Step 3: Become Certified

Individuals who wish to become qualified as bilingual teachers typically need to attain certification in one or more areas. Educators who wish to teach adults are commonly required to earn certification in Teaching English to Speakers of Other Languages (TESOL). Teachers in public schools will typically become certified to teach English as a Second Language (ESL) by the state in which they practice their profession. Some states require special credentials on top of regular teaching licensing for bilingual teachers. For example, California bilingual teachers must have English learner authorization and complete a bilingual authorization program.

Step 4: Join a Professional Organization for Bilingual Teachers

Prospective teachers about to enter the workforce may find it beneficial to join a professional organization for bilingual teachers, such as the National Association for Bilingual Education (NABE). NABE offers continuing education and networking opportunities for bilingual teachers, as well as a job board which may be useful for researching potential employers.

In summary, bilingual teachers often teach students whose first language is not English, so they should consider learning a second language while pursuing a degree in education to help with employment opportunities.

A bilingual teacher works with students who are learning a second language

FAQ

Can I Become a Bilingual Teacher Without a Master's Degree?

In some cases, being a bilingual teacher does not require extensive education or certification. If you are interested in teaching English abroad, for instance, you will generally only need a bachelor's degree and sometimes a TEFL or TESOL certification. The salary for international English teachers is highly variable and will depend on the country in which you choose to teach. Teaching English internationally comes with its own set of challenges, but it can be a rewarding alternative for those who are not yet able to pursue a master's degree or who want to gain teaching experience.

What Does a Bilingual Teacher Do?

What exactly does a bilingual teacher do? Bilingual teachers work with students of various ages and teach them English (or, in some cases, teach students who already speak English another language). Bilingual teachers generally work in classroom settings, though they may do so in a school, in an extra-curricular program, or in their own private practice.

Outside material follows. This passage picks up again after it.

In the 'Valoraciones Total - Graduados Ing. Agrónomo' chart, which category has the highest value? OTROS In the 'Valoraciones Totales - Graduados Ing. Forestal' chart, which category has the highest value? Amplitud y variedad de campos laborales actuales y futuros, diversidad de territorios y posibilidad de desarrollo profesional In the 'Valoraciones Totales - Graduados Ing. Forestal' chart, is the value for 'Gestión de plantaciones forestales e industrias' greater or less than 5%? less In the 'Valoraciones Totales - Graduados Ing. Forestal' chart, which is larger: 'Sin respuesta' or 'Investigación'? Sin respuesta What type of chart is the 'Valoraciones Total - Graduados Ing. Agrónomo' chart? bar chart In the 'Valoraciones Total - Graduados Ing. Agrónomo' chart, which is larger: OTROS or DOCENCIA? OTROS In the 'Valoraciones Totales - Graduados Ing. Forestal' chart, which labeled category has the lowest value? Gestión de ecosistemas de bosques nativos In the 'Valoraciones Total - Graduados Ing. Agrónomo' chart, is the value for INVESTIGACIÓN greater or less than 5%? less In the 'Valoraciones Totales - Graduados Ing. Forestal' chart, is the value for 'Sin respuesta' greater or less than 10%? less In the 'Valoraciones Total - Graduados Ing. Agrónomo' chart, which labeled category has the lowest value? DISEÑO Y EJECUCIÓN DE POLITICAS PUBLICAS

Teachers will usually need to do some or all of the following:

  • Develop lesson plans and curricula for students
  • Create age- and level-appropriate activities
  • Establish rules in the classroom (for example, English being the only permissible language)
  • Speak clearly and expressively
  • Explain English grammar, spelling, and vocabulary concepts to students
  • Work with students on concepts they are struggling with
  • Assign and grade essays and other work

What Skills Should a Bilingual Teacher Have?

Traits and skills that bilingual teachers should cultivate in order to succeed in their careers include:

  • Patience
  • Compassion
  • Understanding of cultural differences
  • Positive attitude
  • High energy levels
  • Knowledge of English grammar
  • Ability to work with young children, in some cases
  • Adaptability

What Kinds of Bilingual Teachers Are There?

This article has focused primarily on people who speak English as their native language who then go on to teach English to others. However, there are many other kinds of bilingual teachers. Some teach English speakers another language like Spanish, French, or Mandarin. Some work in schools as French or Spanish immersion teachers, delivering students' entire curricula in a language other than English. Others work as tutors to help students with languages that they are learning in school. The important thing about being a bilingual teacher is being fluent in the language that you want to teach. In many cases, it is not essential for bilingual teachers to be bilingual themselves, as their students will likely be learning their target language in an immersion environment.